## PROBLEM TO WORK ON
Please name the musical that the blog post about getting out of bed gives as the source of "The Impossible Dream."

I am not sure whether I am winding down this blog or just going through a period where I post fewer blog entries. I am sure that I am slacking off a bit and am not too concerned about it. However, in general I honor and encourage both industry and enthusiasm. I am therefore posting a Facebook about perseverance and the triumph over apathy even as I myself may be a bit more apathetic than usual.
Of course in theory many of us will starve if we don’t get out of bed. But while a minority of people get paid for staying in bed in some sense or another — none of us (that I know of) get paid much just for getting out of bed. Still, we sort of know that our survival chances are statistically better if we get out of bed. Is it that statistical analysis which gets folks out of bed in the morning?
Staying in bed is at worst a very low risk and low pain way of channeling self destructive tendencies. In bed we find time to think and dream of a path to a better future. So why not just stay in bed?
Doctors have given orders for complete bed rest a vast number of times in history. If such behavior was right for their patients why not for us this morning?
There are serious cases of torture and homicide that go unreported, a worldwide web of unregulated slavery, land being deforested and turned to desert, species disappearing and millions of people starve. Very few of us will effectively address these problems in whatever it is we do each day. On the other hand in our bed we may feel we are doing nobody much harm. If we are fortunate, we may either have the consolations of the newlywed or at least the memory of such consolations in our beds. Why not just stay in these havens and burn less fuel moving around?
I have a pretty dark view of the world over all and I feel largely unable to help those I care about to make a better passage through this cruel world, Yet I am not in bed as I type this. If I listed all the bad things I have found waiting for me in the non-bed cosmos it would make this a book instead of a note. Yet out of bed I roll.
I think a lot of us get out of bed, pay taxes, work, get married, go to worship services, vote and shave because, whether we are Christians or not we sort of believe the teaching that hope is a theological virtue. We sort of know that humans are meant to try, to struggle, to love and to laugh even in the darkest times. We sort of hum along to songs like “Anyway” sung by Martina Mcbride, “The Impossible Dream” from Man from La Mancha and even tunes as different as Springsteen’s “Dancing in the Dark” and George Michael’s “Gotta have Faith”. We may not see very many good options but we proceed not only out of fear or inertia but partly out of courage.
I believe that in every human I have met there is a bit of a fool, an oaf, a coward and a scoundrel. I have known lots of people I would readily identify as very bad folks. Yet I would encourage you to remember that next time you drag yourself out of bed to meet the challenges of the day you have my vote for hero of the day. Likely at least part of what gets you going every morning is that part of you which is a hero self daring to do the right regardless of the cost. It probably isn’t most of who you are, but if your first thought is usually “Arrghuuuuhhhhhmmmm–****—moorning” then maybe remembering the hero in there will help a little bit. I bet he or she is right there somewhere pushing those feet to the floor.
End of Facebook Note–
I wish all of ye few, ye brave, ye proud — ye readers — a good day out in the big world. I am feeling weary but am still sort of here.

## SOURCE DATA
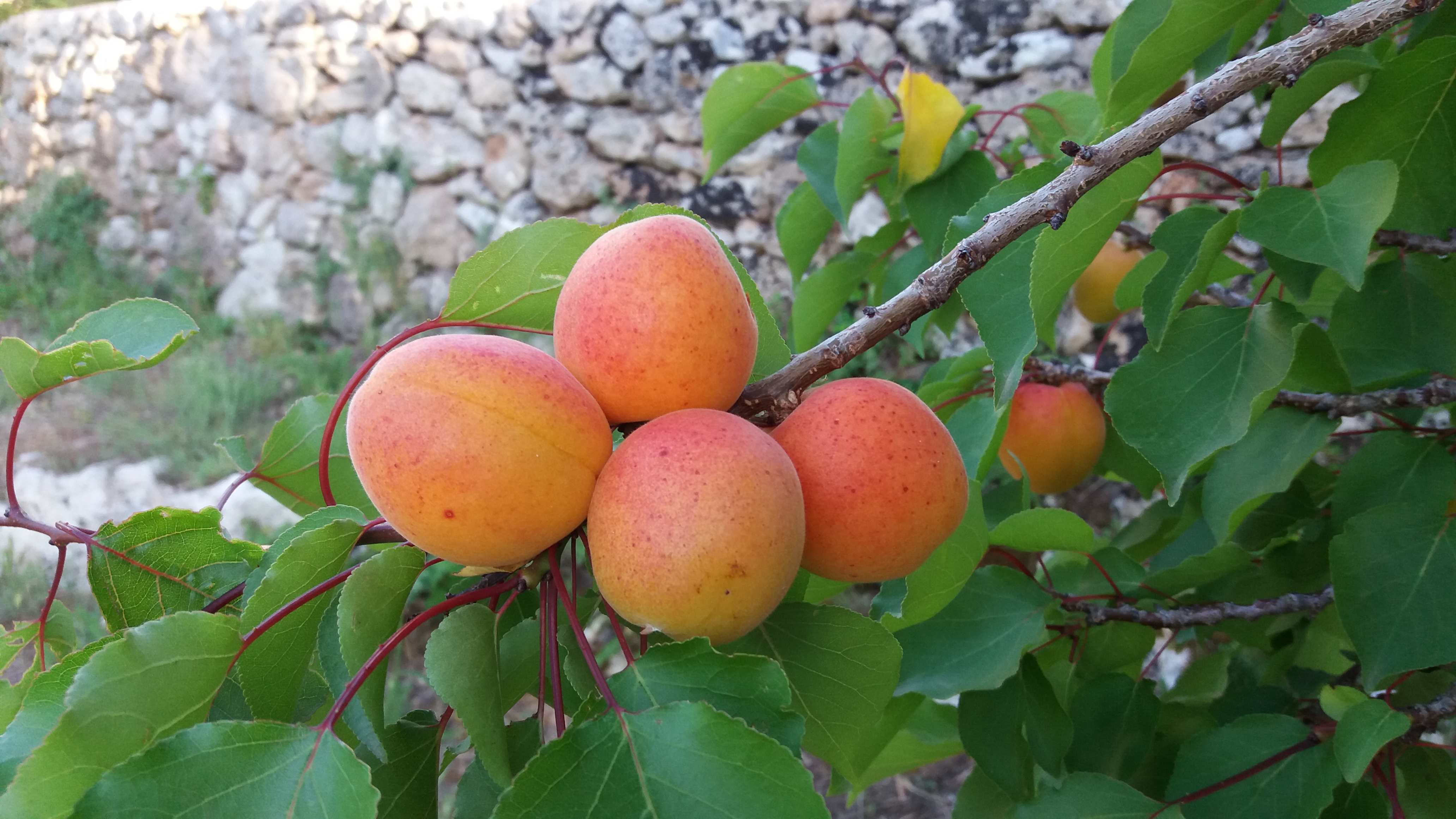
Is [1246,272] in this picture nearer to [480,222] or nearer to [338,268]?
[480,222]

--

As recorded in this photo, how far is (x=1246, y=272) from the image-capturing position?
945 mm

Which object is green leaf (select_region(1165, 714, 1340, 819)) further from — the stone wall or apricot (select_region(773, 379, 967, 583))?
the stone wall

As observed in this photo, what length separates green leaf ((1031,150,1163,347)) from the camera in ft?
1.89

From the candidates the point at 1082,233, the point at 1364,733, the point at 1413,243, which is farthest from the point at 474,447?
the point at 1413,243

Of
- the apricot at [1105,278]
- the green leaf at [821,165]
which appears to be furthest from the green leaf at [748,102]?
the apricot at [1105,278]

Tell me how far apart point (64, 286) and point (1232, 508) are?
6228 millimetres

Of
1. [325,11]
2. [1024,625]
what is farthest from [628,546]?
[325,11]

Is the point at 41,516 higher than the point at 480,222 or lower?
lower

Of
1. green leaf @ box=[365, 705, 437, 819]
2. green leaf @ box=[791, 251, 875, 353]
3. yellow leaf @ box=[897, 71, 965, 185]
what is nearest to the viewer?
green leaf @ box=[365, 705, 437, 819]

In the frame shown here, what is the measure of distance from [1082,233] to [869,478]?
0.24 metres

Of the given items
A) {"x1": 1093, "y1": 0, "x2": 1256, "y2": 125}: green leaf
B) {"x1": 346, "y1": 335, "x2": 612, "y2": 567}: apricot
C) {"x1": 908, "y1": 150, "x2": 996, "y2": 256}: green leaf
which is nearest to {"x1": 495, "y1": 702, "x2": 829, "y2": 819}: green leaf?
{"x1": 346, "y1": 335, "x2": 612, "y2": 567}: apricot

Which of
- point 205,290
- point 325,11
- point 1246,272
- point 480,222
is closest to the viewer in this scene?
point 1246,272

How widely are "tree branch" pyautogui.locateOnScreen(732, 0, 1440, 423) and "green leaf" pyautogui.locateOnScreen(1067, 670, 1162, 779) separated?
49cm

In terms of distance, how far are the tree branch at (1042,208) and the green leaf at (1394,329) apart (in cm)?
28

==

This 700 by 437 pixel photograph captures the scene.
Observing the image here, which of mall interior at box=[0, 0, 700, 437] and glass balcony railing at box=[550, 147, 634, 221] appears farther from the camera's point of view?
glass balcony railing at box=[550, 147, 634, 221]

## SOLUTION
Man from La Mancha